• Problem requirements: Leave out the pictures and repeat the entries below verbatim.

• Material supplied:
◇ ◇ ◇ ◇

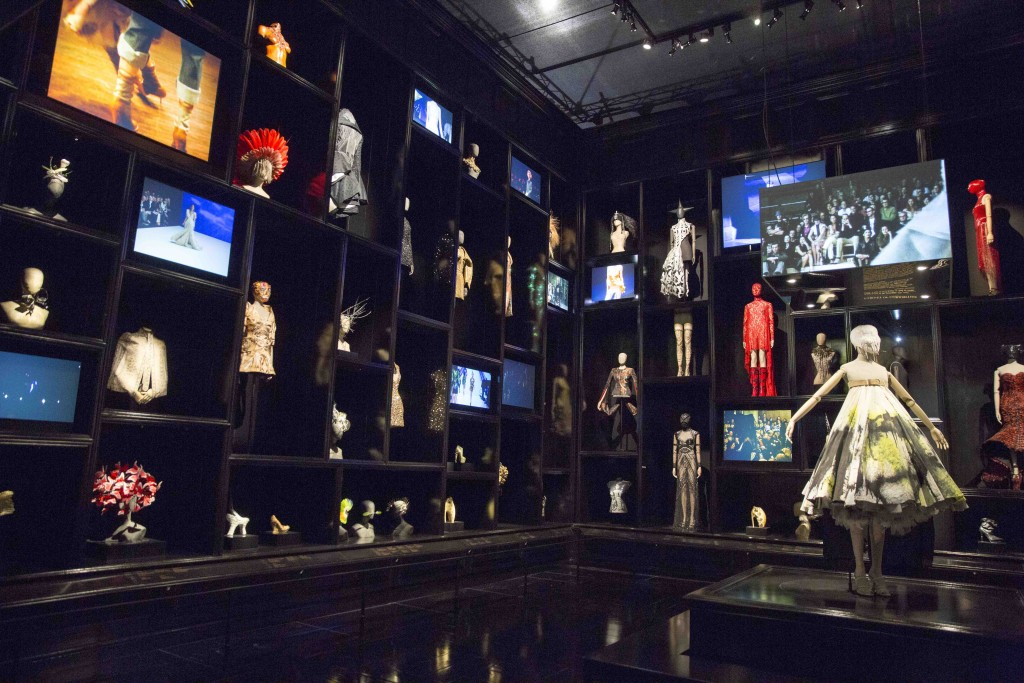Catwalk footage from Alexander McQueen's shows plays in the Cabinet of Curiosities, which houses 120 garments and accessories.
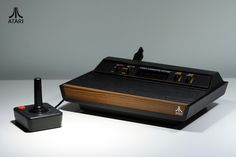  Atari 2600   One of the first Atari game consoles from begining of eighties. Atari 2600 in wooden look.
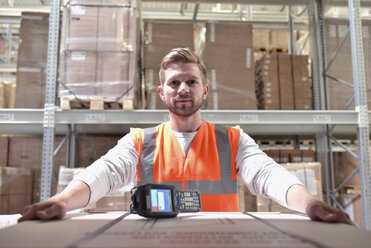 Portrait of confident man in factory hall with barcode scanner - LYF00735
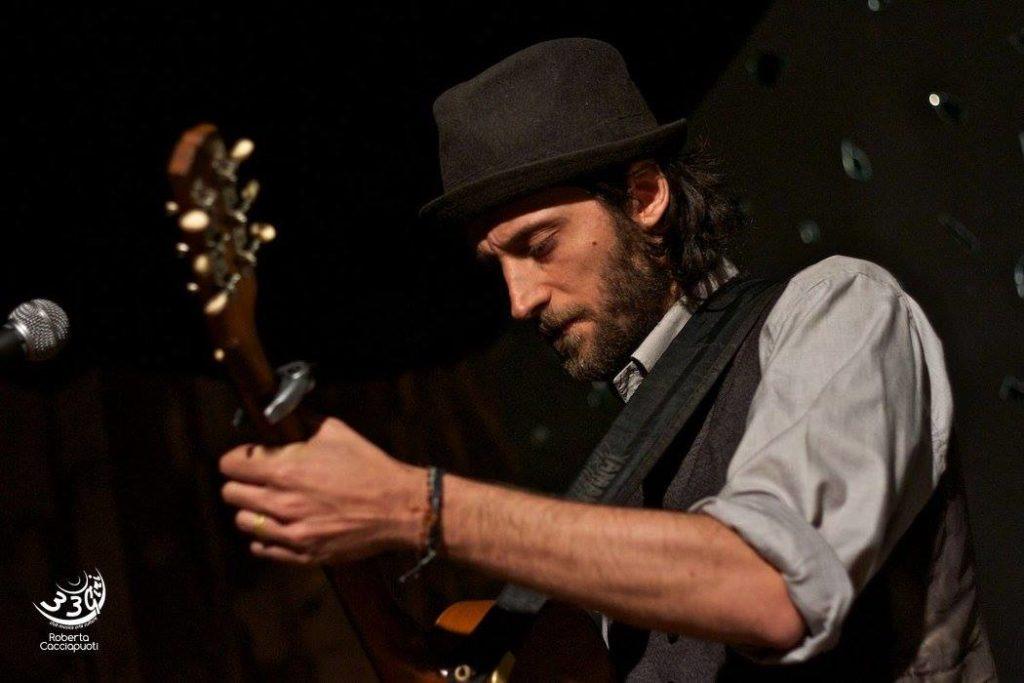 Cantautore con chitarra e cappello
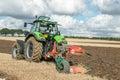Modern deutz fahr tractor pulling a plough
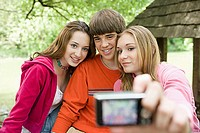 Teenagers posing for photographs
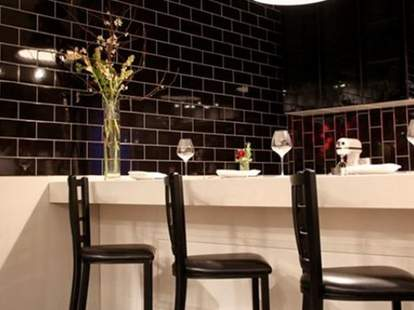 Black chairs and tables covered with white tablecloths.
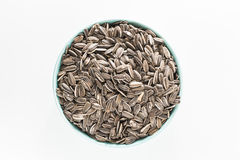 Sun flower seed on bowl. In  white isolated Royalty Free Stock Photo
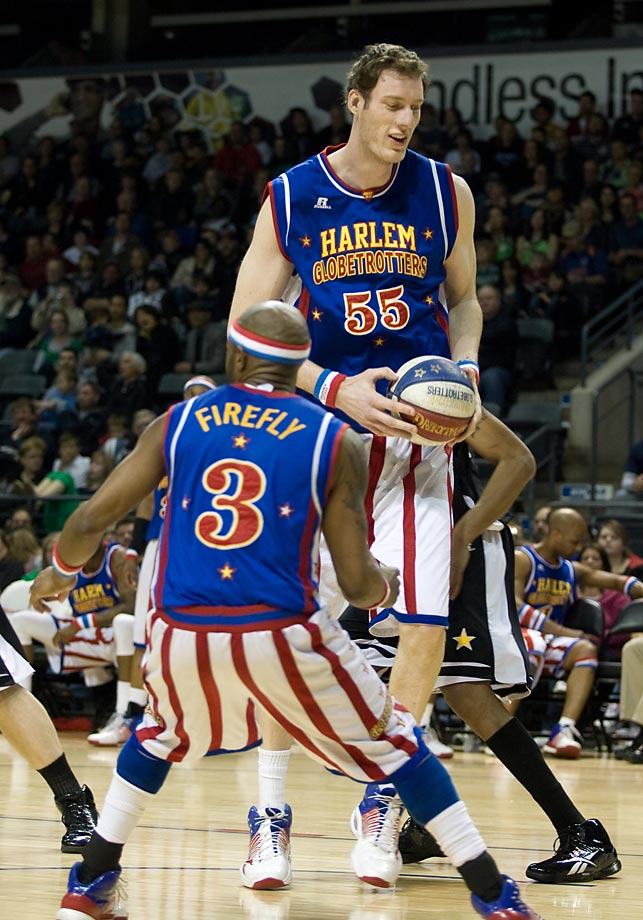 "Paul (Tiny) Sturgess, standing 7' 8"", is not only the tallest Harlem Globetrotter but also the tallest person to ever play professional basketball."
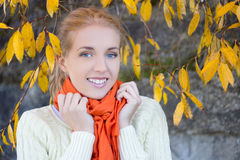 Portrait of beautiful woman in white sweater posing against ston Stock Images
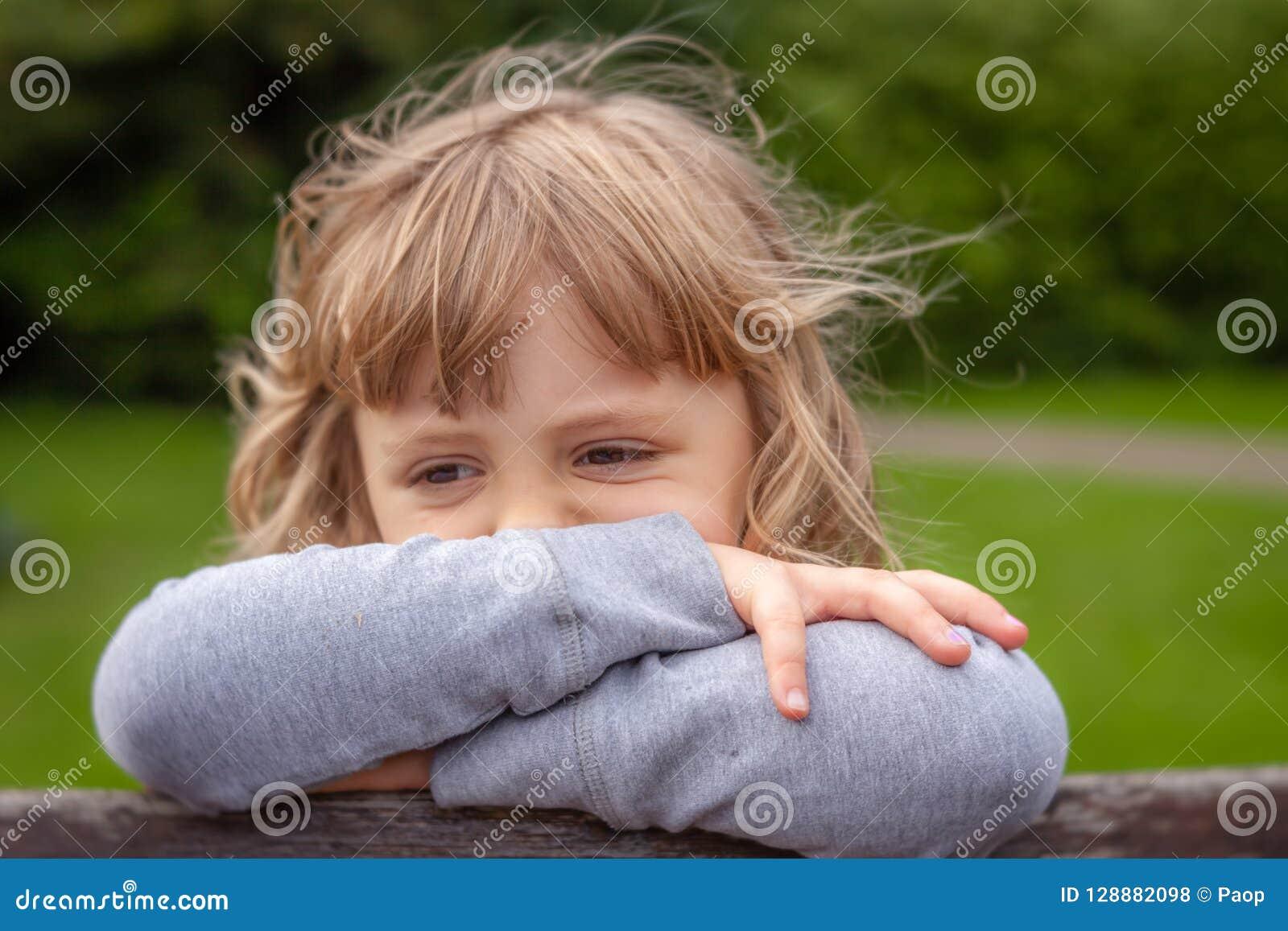Portrait of a little sad Caucasian girl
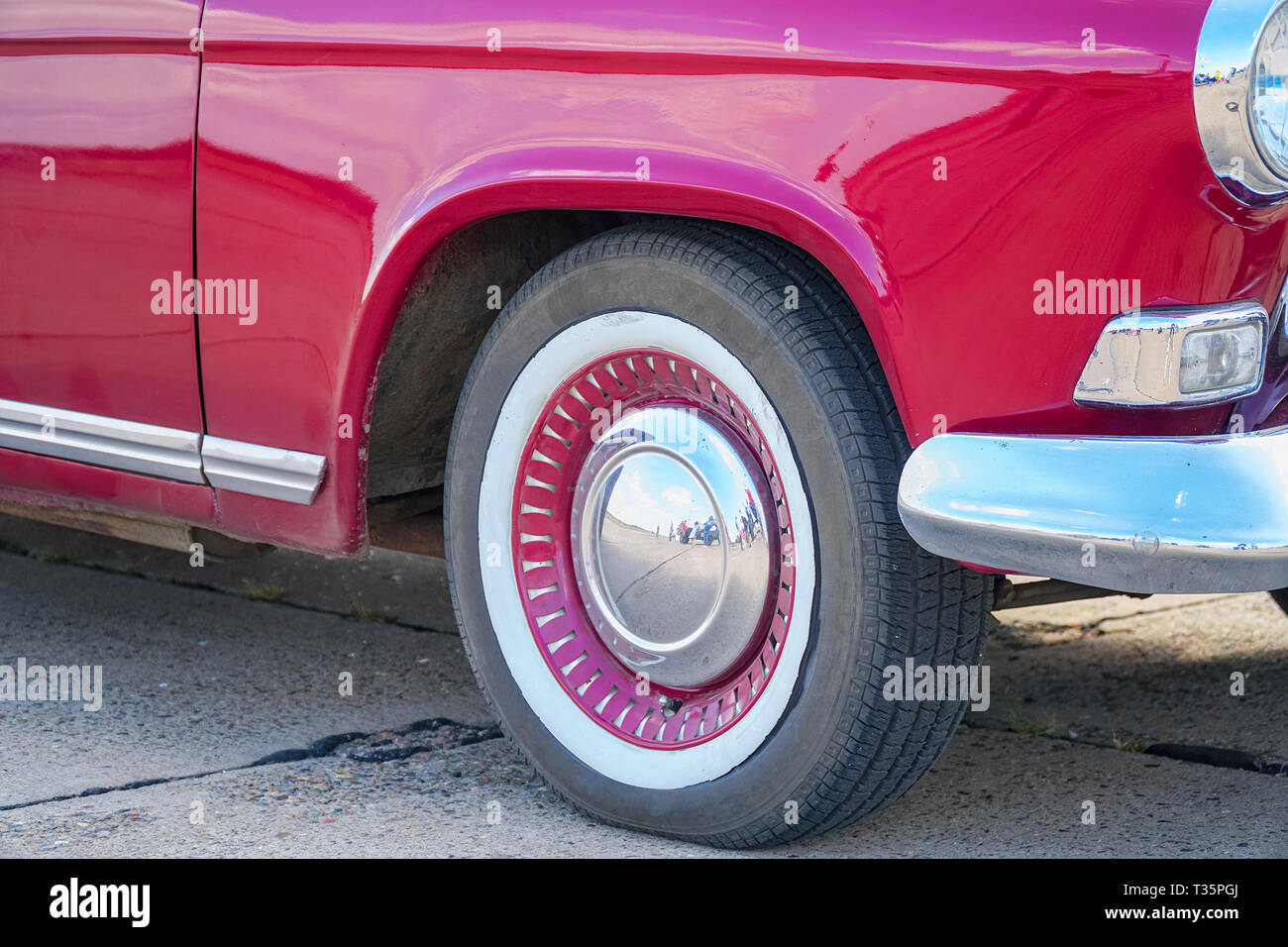 Wheel and bumper of red vintage car - Stock Image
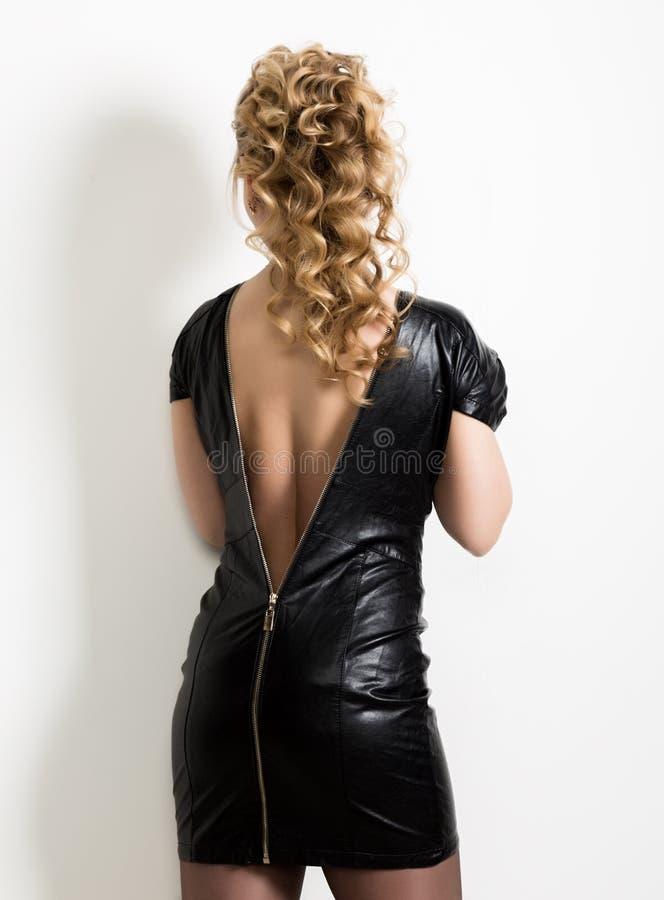 Härlig ung kvinna som tvärt bär lädersvartklänningen med naken baksida på en ljus bakgrund arkivfoto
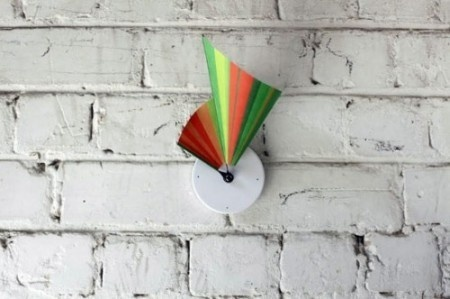 This is a clock made from a printed piece of tyvek. The side edges of the tyvek are the hands the clock. As the time clicks away, the clock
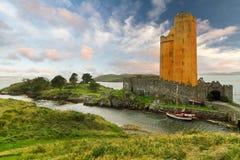 Orange Kilcoe castle. Kilcoe castle on the coast of Co. Cork, Ireland Stock Photography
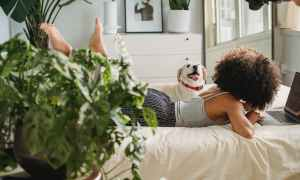 Black woman relaxing on bed
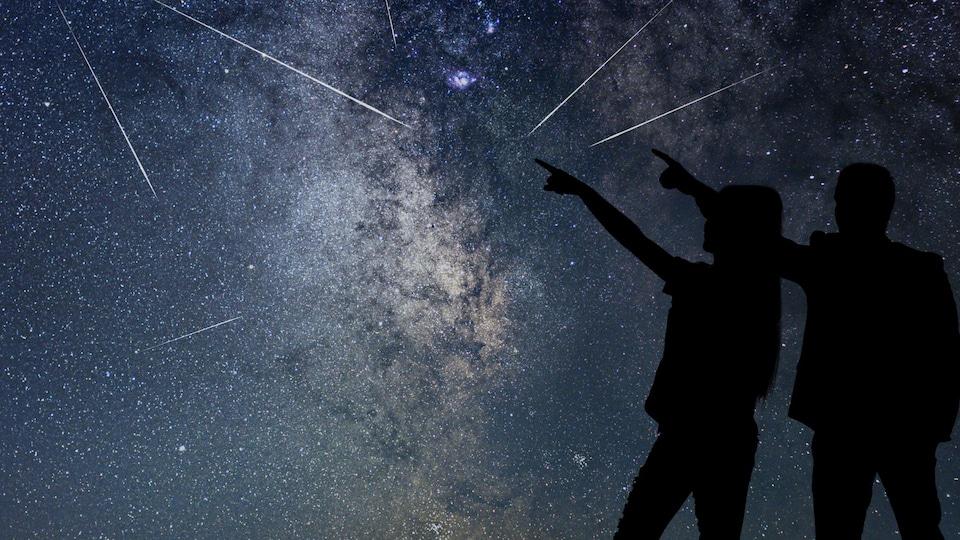 Silhouette de deux humains qui regardent une pluie d'étoiles filantes.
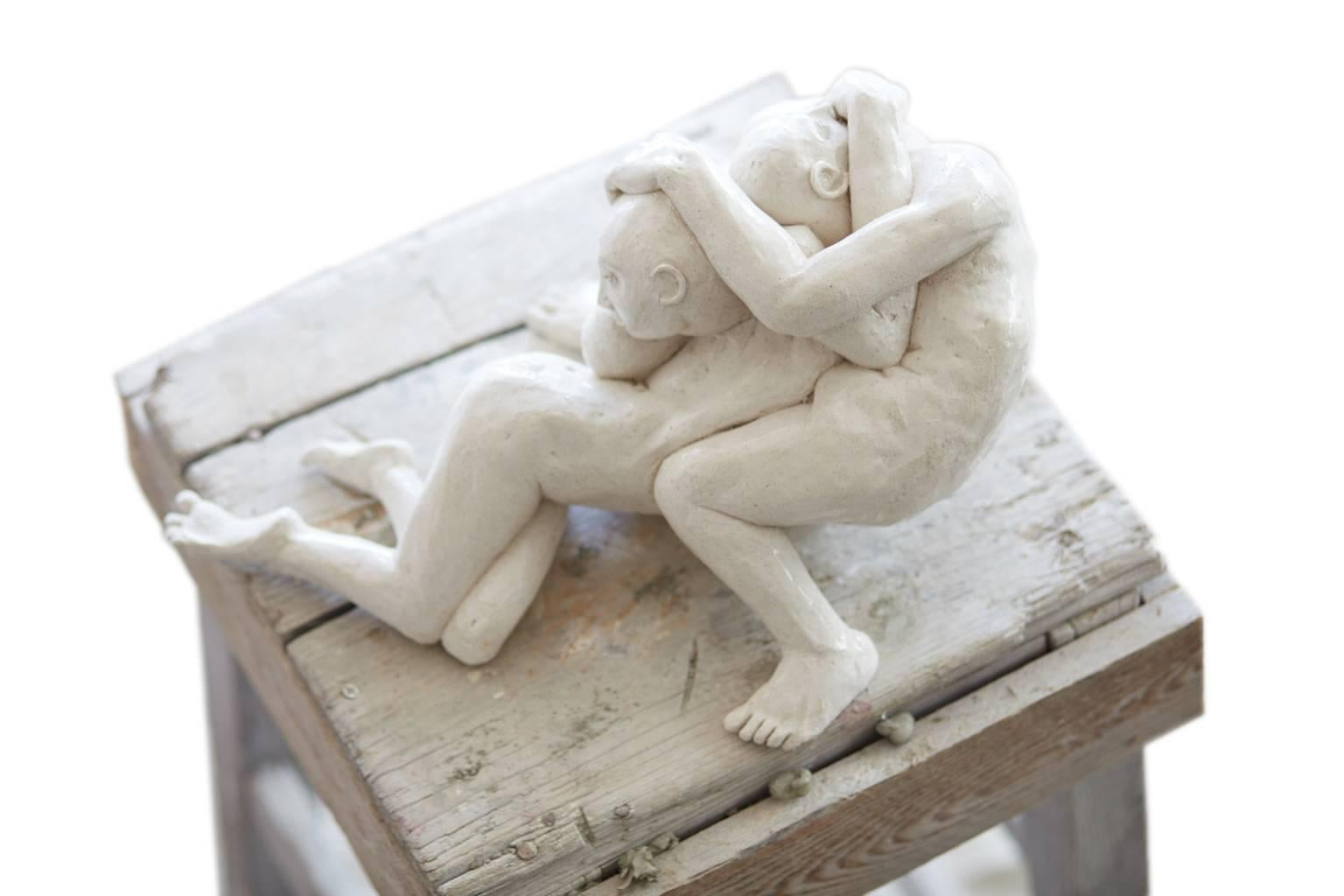 Pieta II - contemporary interpretation of iconic embrace tabletop sculpture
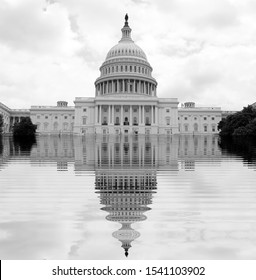 The beginning of the end, climate change does not exist, phrase of D.Trump, climate change, Artistic black and white photograph of the congress USA flooded by the rising sea,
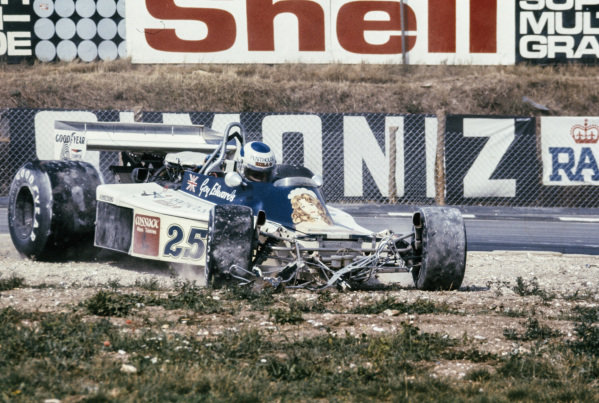 Guy Edwards destroys the front end of his Hesketh 308D Ford in a first lap accident.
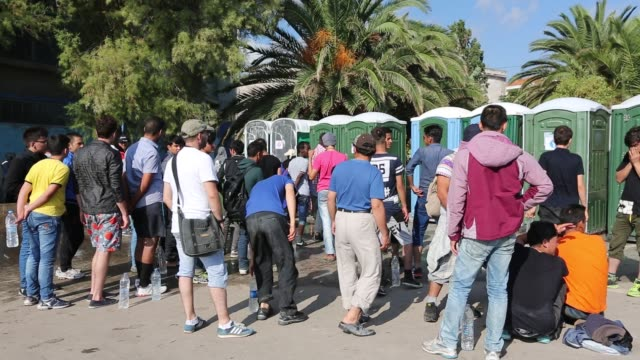 syrian migrants queue for toilets in mytilini on the greek island of lesvos. - isil konflikt stock-videos und b-roll-filmmaterial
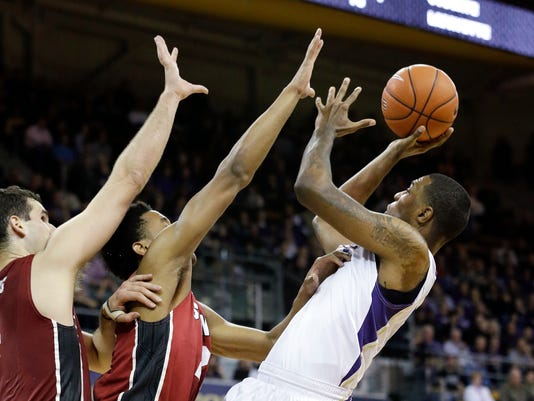Stanford's Stefan Nastic (4) and Anthony Brown defends Washington's Quevyn Winters during the first half of an NCAA college basketball game Wednesday, Jan. 28, 2015, in Seattle. (AP Photo/Elaine Thompson)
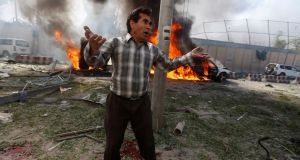 An Afghan man reacts at the site of a blast in Kabul, Afghanistan. Photograph: Reuters/Omar Sobhani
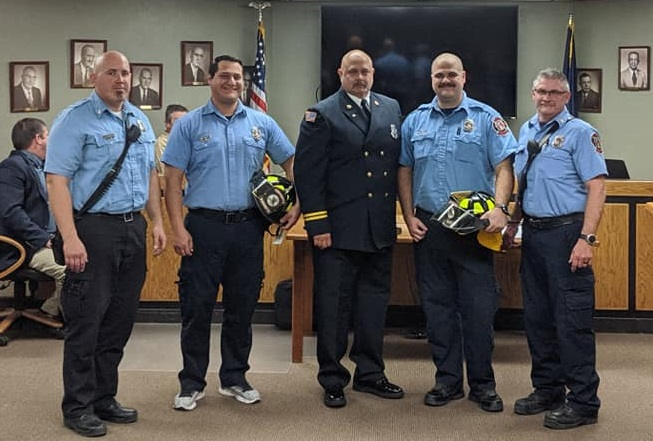 PICTURE OF NEWLY PROMOTED FIREFIGHTERS AND THEIR CAPTAINS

◇ ◇ ◇ ◇

• Task answer:
Catwalk footage from Alexander McQueen's shows plays in the Cabinet of Curiosities, which houses 120 garments and accessories.
  Atari 2600   One of the first Atari game consoles from begining of eighties. Atari 2600 in wooden look.
 Portrait of confident man in factory hall with barcode scanner - LYF00735
 Cantautore con chitarra e cappello
Modern deutz fahr tractor pulling a plough
 Teenagers posing for photographs
 Black chairs and tables covered with white tablecloths.
 Sun flower seed on bowl. In  white isolated Royalty Free Stock Photo
 "Paul (Tiny) Sturgess, standing 7' 8"", is not only the tallest Harlem Globetrotter but also the tallest person to ever play professional basketball."
 Portrait of beautiful woman in white sweater posing against ston Stock Images
Portrait of a little sad Caucasian girl
 Wheel and bumper of red vintage car - Stock Image
 Härlig ung kvinna som tvärt bär lädersvartklänningen med naken baksida på en ljus bakgrund arkivfoto
 This is a clock made from a printed piece of tyvek. The side edges of the tyvek are the hands the clock. As the time clicks away, the clock
 Orange Kilcoe castle. Kilcoe castle on the coast of Co. Cork, Ireland Stock Photography
 Black woman relaxing on bed
 Silhouette de deux humains qui regardent une pluie d'étoiles filantes.
 Pieta II - contemporary interpretation of iconic embrace tabletop sculpture
 The beginning of the end, climate change does not exist, phrase of D.Trump, climate change, Artistic black and white photograph of the congress USA flooded by the rising sea,
 Guy Edwards destroys the front end of his Hesketh 308D Ford in a first lap accident.
 syrian migrants queue for toilets in mytilini on the greek island of lesvos. - isil konflikt stock-videos und b-roll-filmmaterial
Stanford's Stefan Nastic (4) and Anthony Brown defends Washington's Quevyn Winters during the first half of an NCAA college basketball game Wednesday, Jan. 28, 2015, in Seattle. (AP Photo/Elaine Thompson)
 An Afghan man reacts at the site of a blast in Kabul, Afghanistan. Photograph: Reuters/Omar Sobhani
 PICTURE OF NEWLY PROMOTED FIREFIGHTERS AND THEIR CAPTAINS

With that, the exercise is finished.